*Dataset records*:
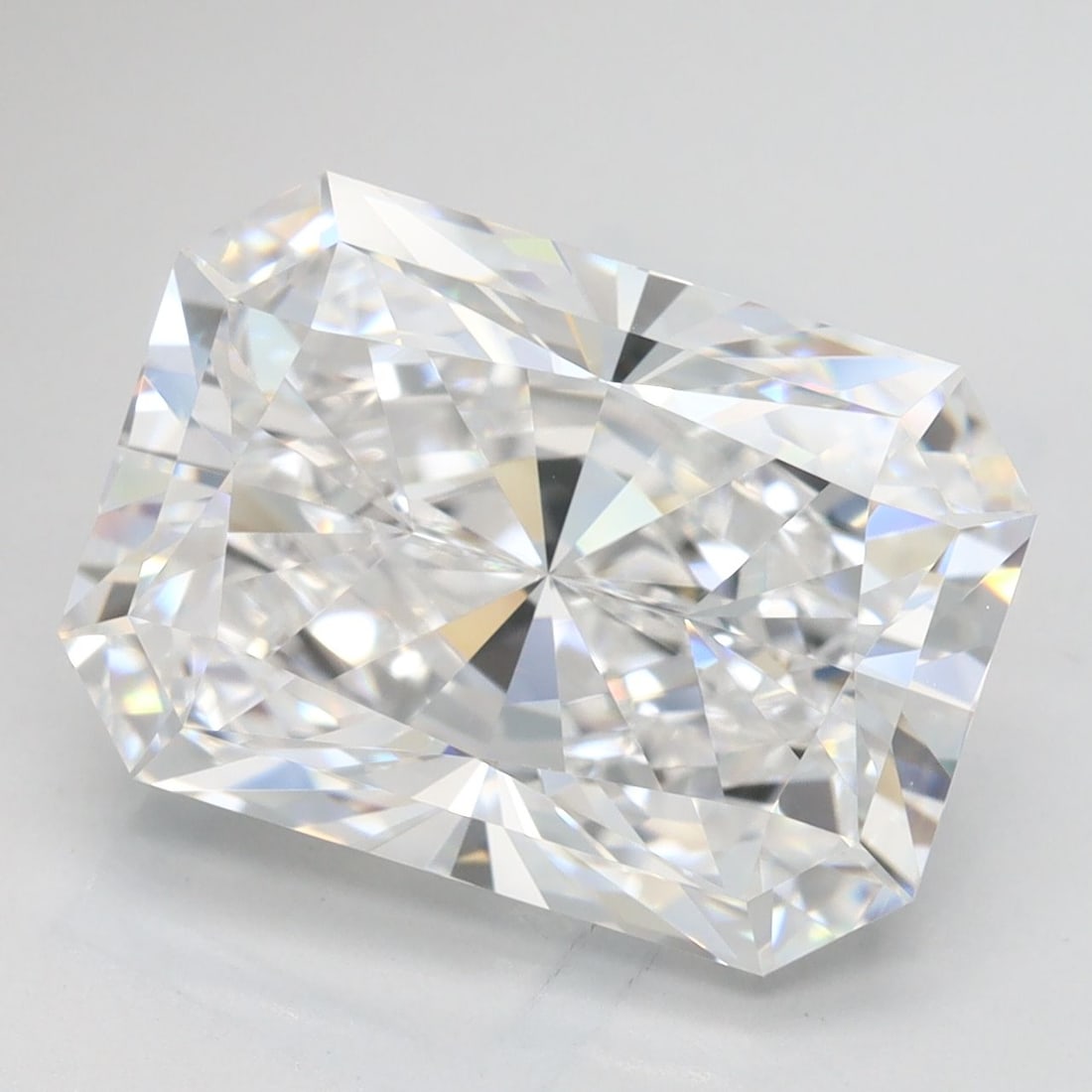 Loose Lab Diamond - GIA Radiant 5.9ct D FL: Loose Lab Diamond - GIA Radiant 5.9ct D FL This listing features Loose Lab Diamond - GIA Radiant 5.9ct D FL. Item specifics are provided below. Item Specifics: Source: This Is A Real Diamond Grown In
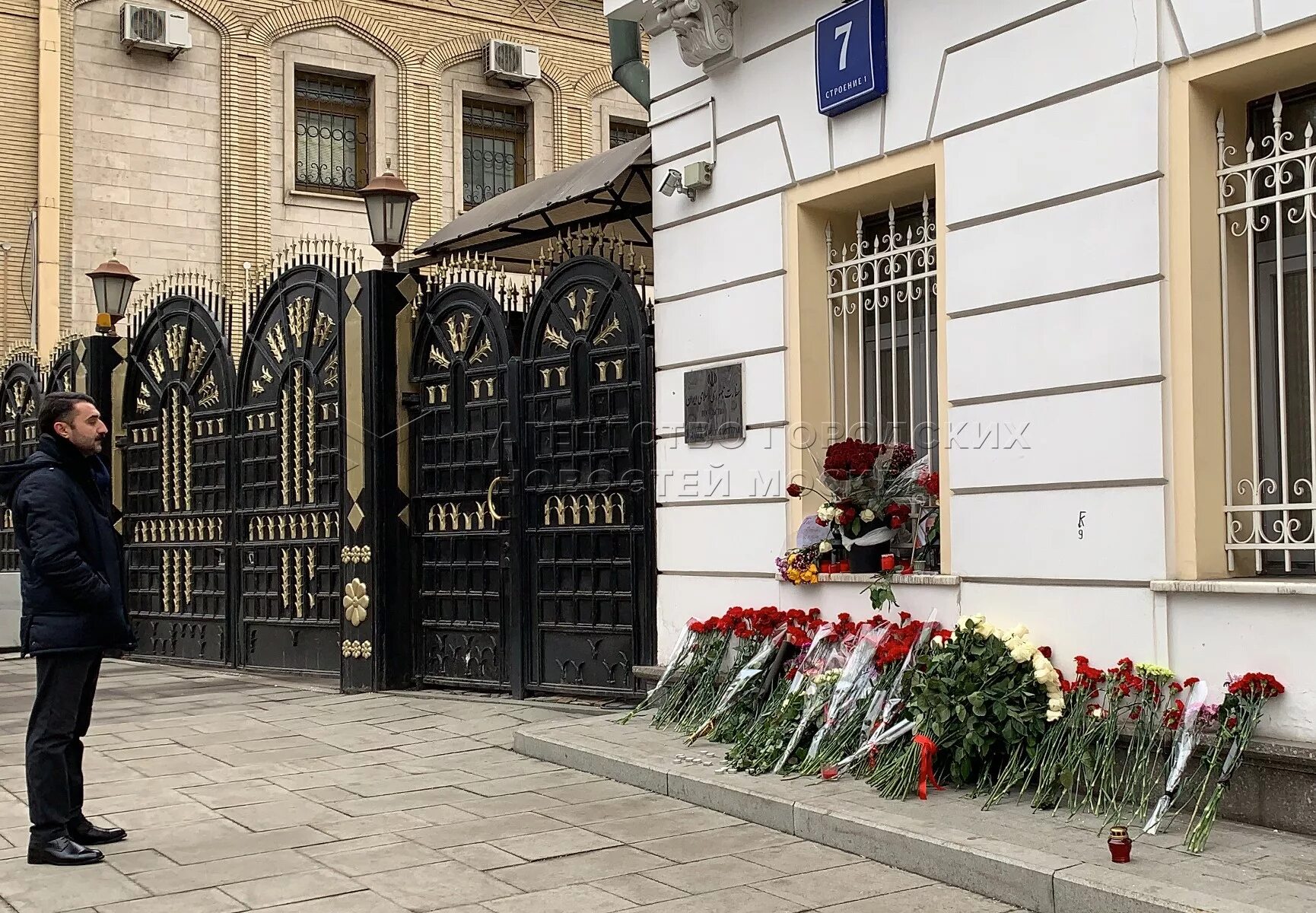 Посольство Ирана в Москве. Посольство Ирана Покровский бульвар. Цветы у посольства Украины. Крамской посольство в Тегеране.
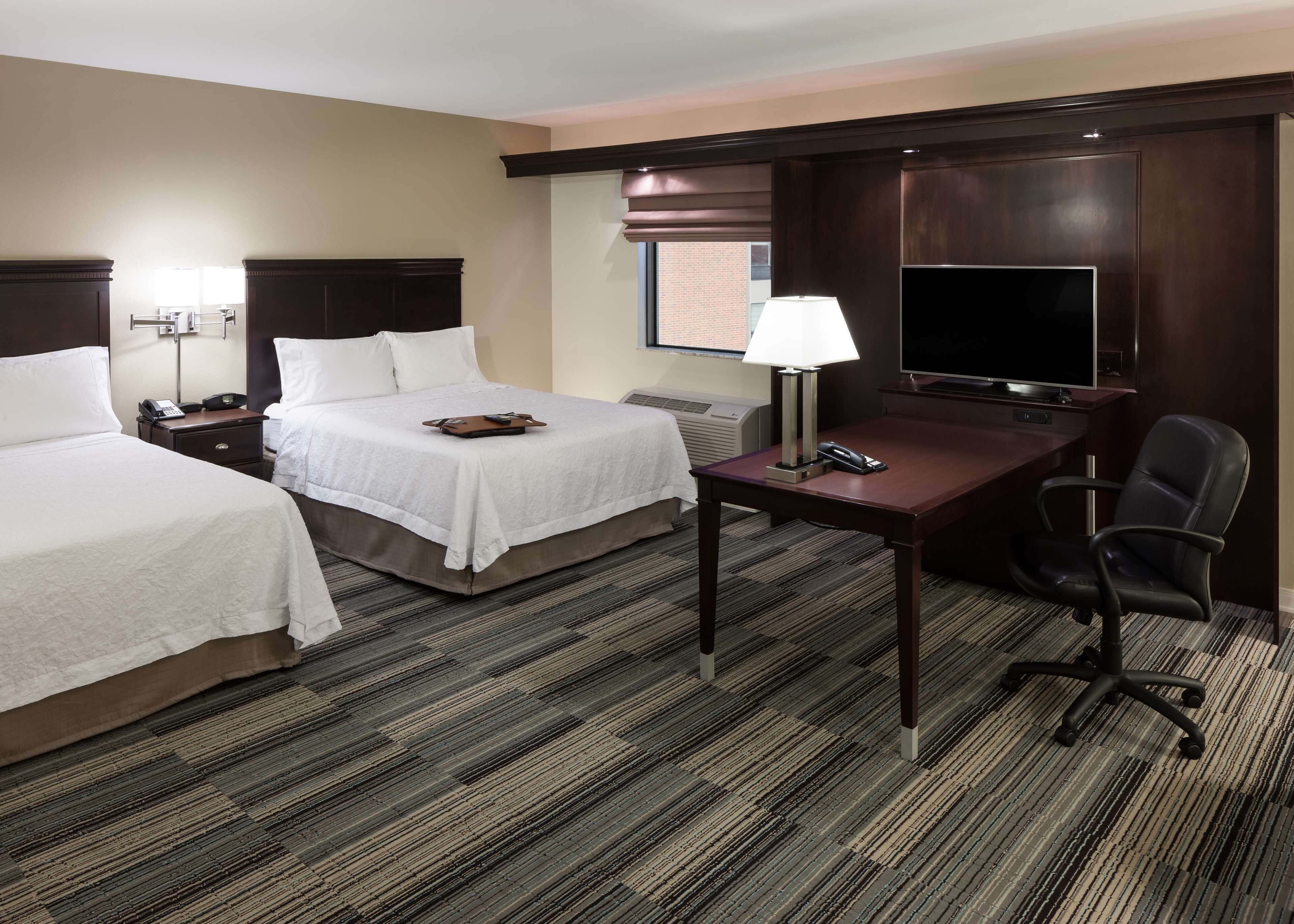 Hampton Inn & Suites Omaha-Downtown Hampton Inn & Suites Omaha-Downtown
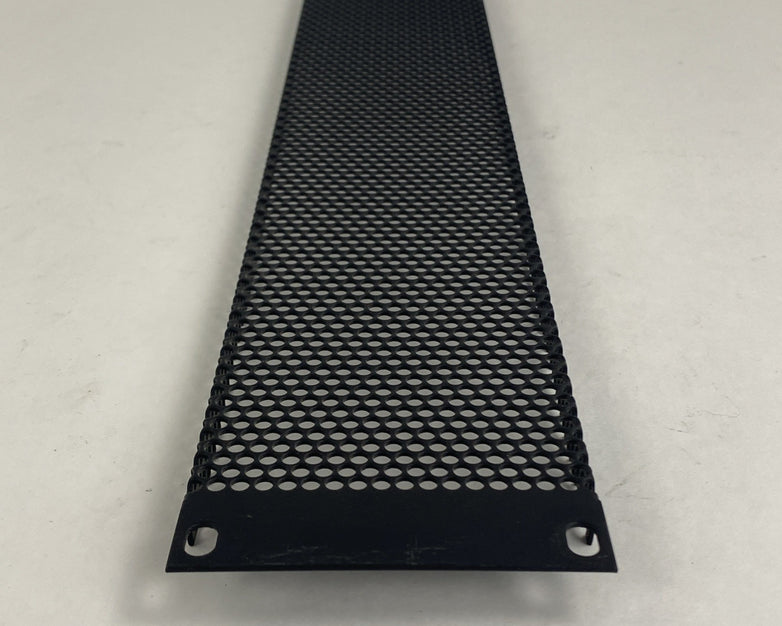 Middle Atlantic Products Vent Panels Rack Spaces 1/16" 19" Holes Lot of 4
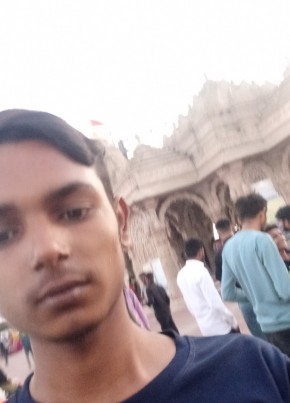 Ravi, 18, India, Ahmedabad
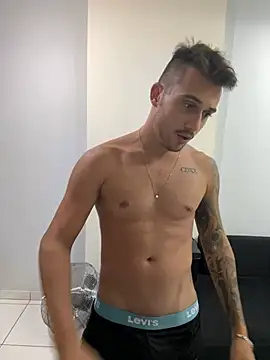 Snapshot of carvalhofelipe chatting on February 28, 2025, 10:28 pm carvalhofelipe online show from February 28, 2025, 10:28 pm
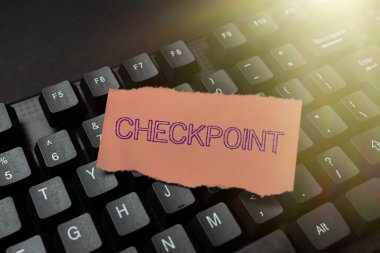 Kontrol noktasını gösteren mesaj işareti. İnsanlı giriş anlamına gelen kavram, gezginlerin çevrimiçi arkadaşlarla bağlantılı güvenlik kontrollerine tabi tutulduğu, internette tanıdıklar edindiği yer.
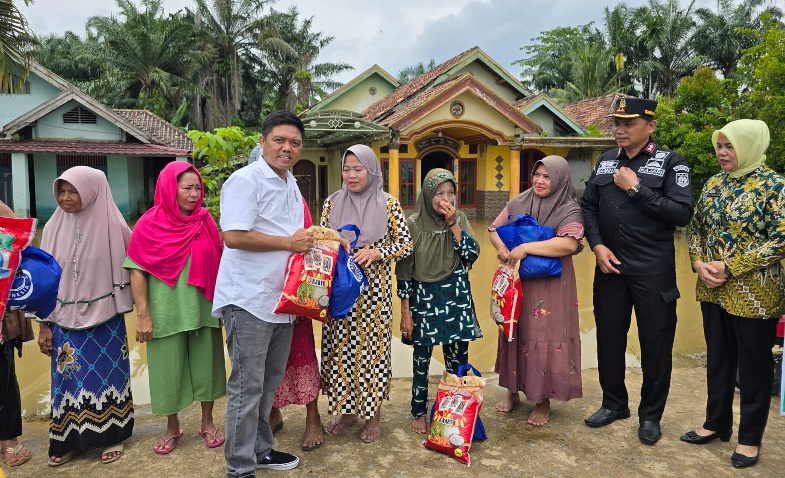  Prihatin Korban Bencana Banjir, DPD REI Jambi-Kejari Muaro Jambi-Pemkab Muaro Jambi Salurkan Bantuan 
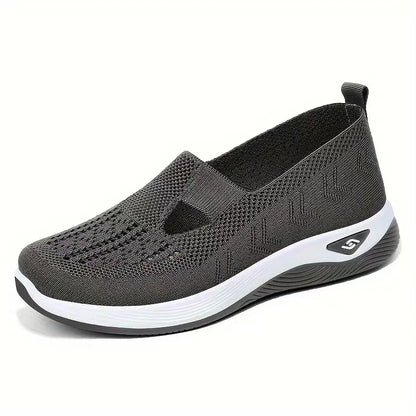 NY 2025 New lightweight summer breathable soft soled cloth shoes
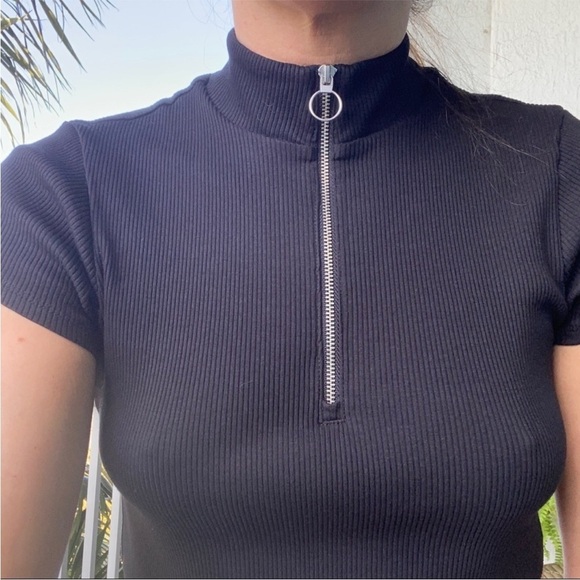 Express Y2k Ribbed Zipper Crop Top - Picture 7 of 8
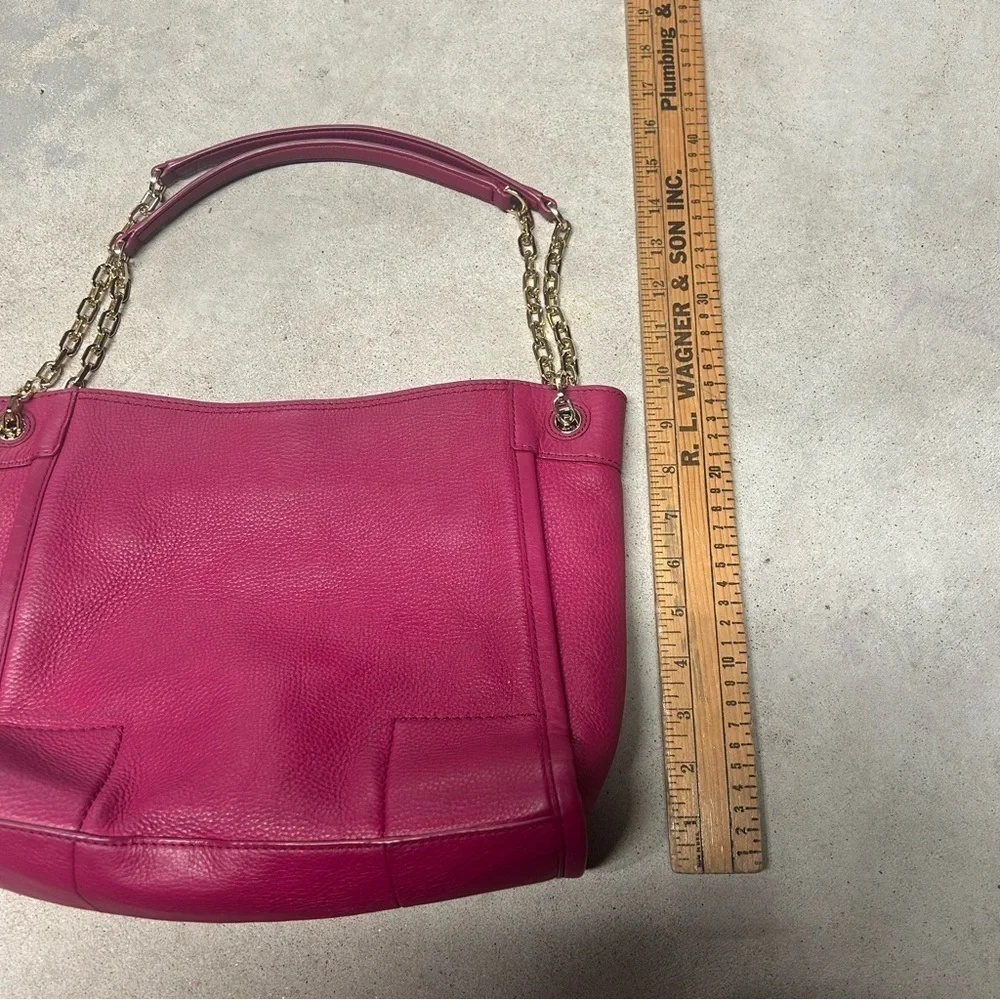 Tory Burch Britten Pebbled Slouchy Tote Shoulder Purse Magenta Pink & Gold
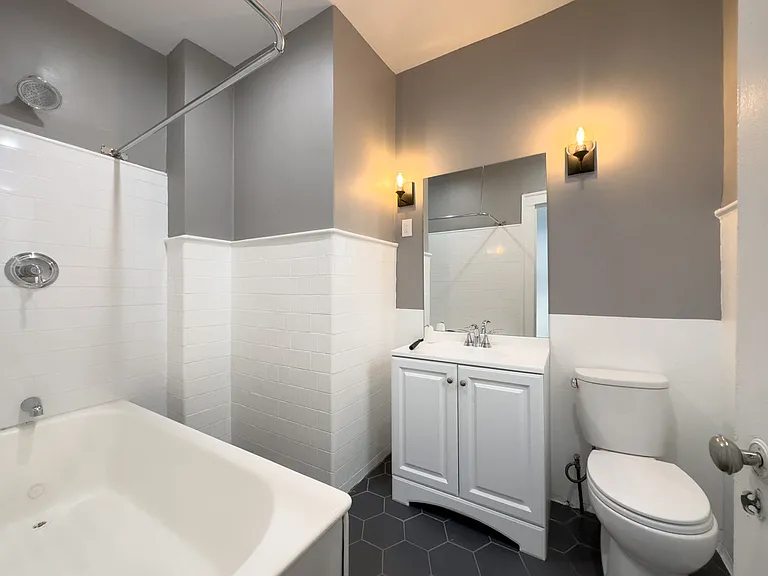 441 W Melrose St #B3 — Photo 15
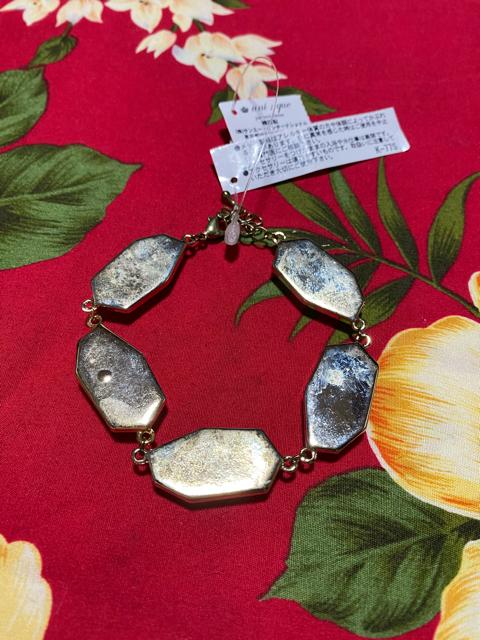 新品未使用タグ付き☆ショッキングピンク☆ブレスレット☆ < 女性アクセサリー/時計 新品未使用タグ付き☆ショッキングピンク☆ブレスレット☆ < 女性アクセサリー/時計の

*Exercise*: Nothing but the lines from the one that contains "Prihatin Korban Bencana" through the last line of the records belongs in the answer, reproduced exactly, with no pictures.

*Written response*:
  Prihatin Korban Bencana Banjir, DPD REI Jambi-Kejari Muaro Jambi-Pemkab Muaro Jambi Salurkan Bantuan 
 NY 2025 New lightweight summer breathable soft soled cloth shoes
 Express Y2k Ribbed Zipper Crop Top - Picture 7 of 8
 Tory Burch Britten Pebbled Slouchy Tote Shoulder Purse Magenta Pink & Gold
 441 W Melrose St #B3 — Photo 15
 新品未使用タグ付き☆ショッキングピンク☆ブレスレット☆ < 女性アクセサリー/時計 新品未使用タグ付き☆ショッキングピンク☆ブレスレット☆ < 女性アクセサリー/時計の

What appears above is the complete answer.